:: Work to complete ::
Your copy of the lines below must match them exactly and contain no images.

:: Data section ::
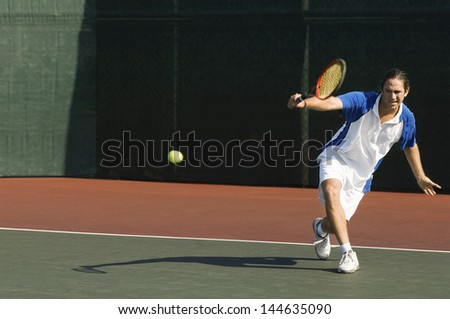 Full length of a male tennis player hitting backhand on the tennis court - stock photo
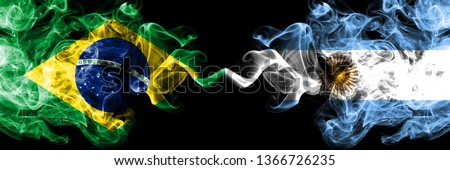 Brazil vs Argentina, Argentinian smoke flags placed side by side. Thick colored silky smoke flags of Brazilian and Argentina, Argentinian #1366726235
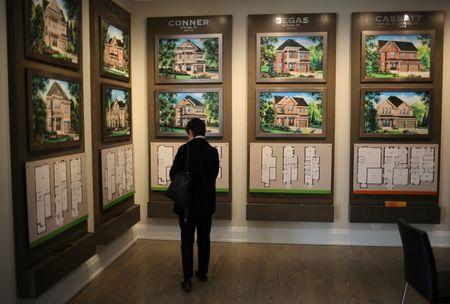 A woman views house designs at a showroom for Fieldgate Homes, one of three developers at the Impressions subdivision near the town of Kleinburg, Ontario, Canada May 13, 2017. REUTERS/Chris Helgren/Files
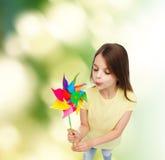 Lächelndes Kind mit buntem Windmühlenspielzeug Stockfotografie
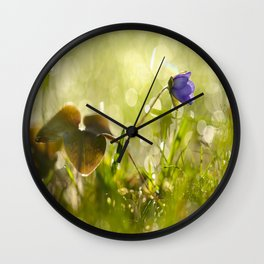 Beautiful spring - first flower little anemone with beautiful bokeh in green background Wall Clock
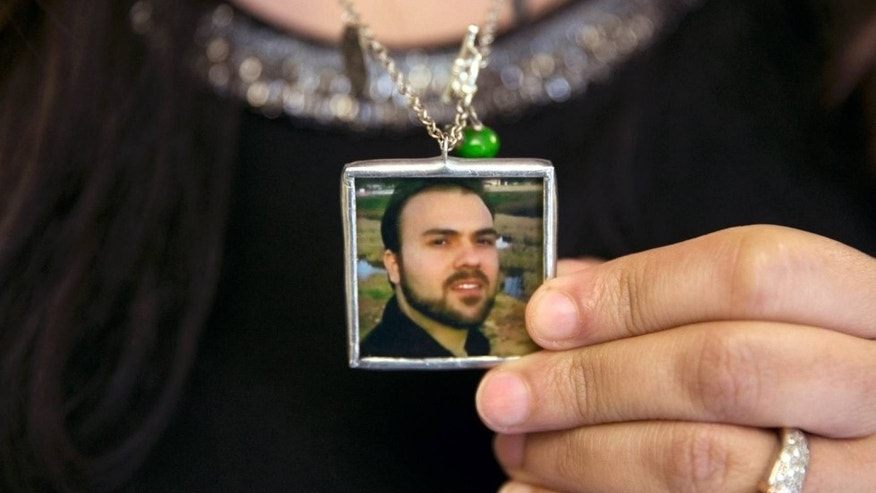 Naghmeh Abedini holds a necklace with a photograph of her husband, Saeed.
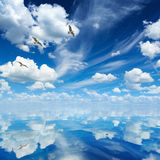 Blue sea and sky, white clouds, sunny weather, three seagulls fl. Peaceful heavenly background - blue sea and sky, white clouds, sunny weather, three seagulls Royalty Free Stock Photography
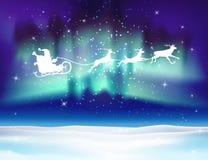 Северный олень и Санта Клаус вектора на предпосылке северного сияния Стоковое Изображение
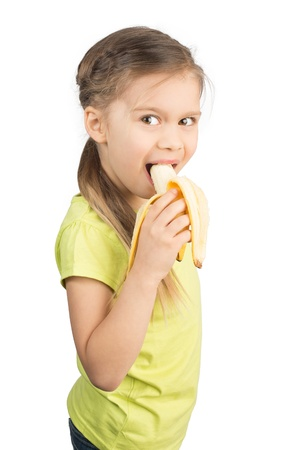 Pretty Young Girl Eating Banana, Isolated on White photo
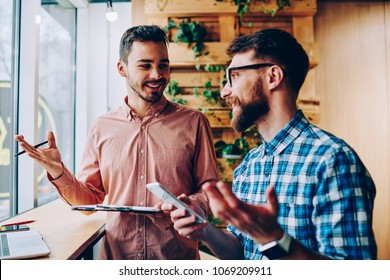 Successful male startuppers discussing plan together for work smiling and gesturing, happy hipster guys having friendly conversation about business information having meeting in coworking office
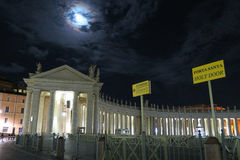 Rome Vatican June 2016. St. Peters crowd night entrance with sign to holy door. Porta Santa only opens during a Jubilee year for the pilgrims to pass royalty free stock photo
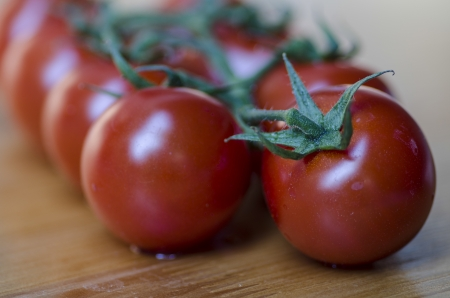 Closeup with shallow dof of a bunch of ripe red grape tomatoes on the vine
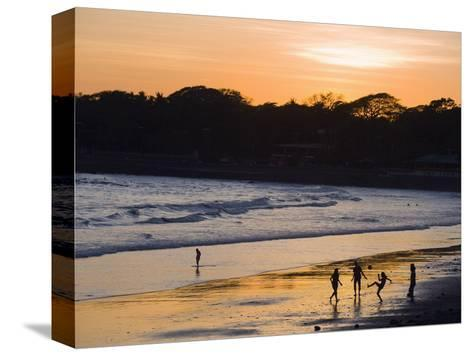 People Playing Football on the Beach at La Libertad, Pacific Coast, El Salvador, Central America-Christian Kober-Stretched Canvas Print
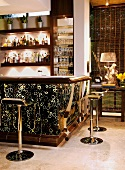Illuminated bar clad with animal skin print and chrome bar stools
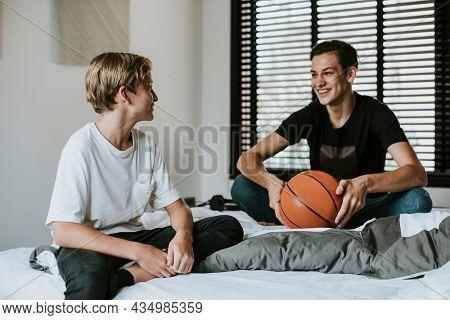 Siblings bonding over a basketball conversation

:: Output ::
 Full length of a male tennis player hitting backhand on the tennis court - stock photo
 Brazil vs Argentina, Argentinian smoke flags placed side by side. Thick colored silky smoke flags of Brazilian and Argentina, Argentinian #1366726235
 A woman views house designs at a showroom for Fieldgate Homes, one of three developers at the Impressions subdivision near the town of Kleinburg, Ontario, Canada May 13, 2017. REUTERS/Chris Helgren/Files
 Lächelndes Kind mit buntem Windmühlenspielzeug Stockfotografie
 Beautiful spring - first flower little anemone with beautiful bokeh in green background Wall Clock
 Naghmeh Abedini holds a necklace with a photograph of her husband, Saeed.
 Blue sea and sky, white clouds, sunny weather, three seagulls fl. Peaceful heavenly background - blue sea and sky, white clouds, sunny weather, three seagulls Royalty Free Stock Photography
 Северный олень и Санта Клаус вектора на предпосылке северного сияния Стоковое Изображение
 Pretty Young Girl Eating Banana, Isolated on White photo
 Successful male startuppers discussing plan together for work smiling and gesturing, happy hipster guys having friendly conversation about business information having meeting in coworking office
 Rome Vatican June 2016. St. Peters crowd night entrance with sign to holy door. Porta Santa only opens during a Jubilee year for the pilgrims to pass royalty free stock photo
 Closeup with shallow dof of a bunch of ripe red grape tomatoes on the vine
 People Playing Football on the Beach at La Libertad, Pacific Coast, El Salvador, Central America-Christian Kober-Stretched Canvas Print
Illuminated bar clad with animal skin print and chrome bar stools
 Siblings bonding over a basketball conversation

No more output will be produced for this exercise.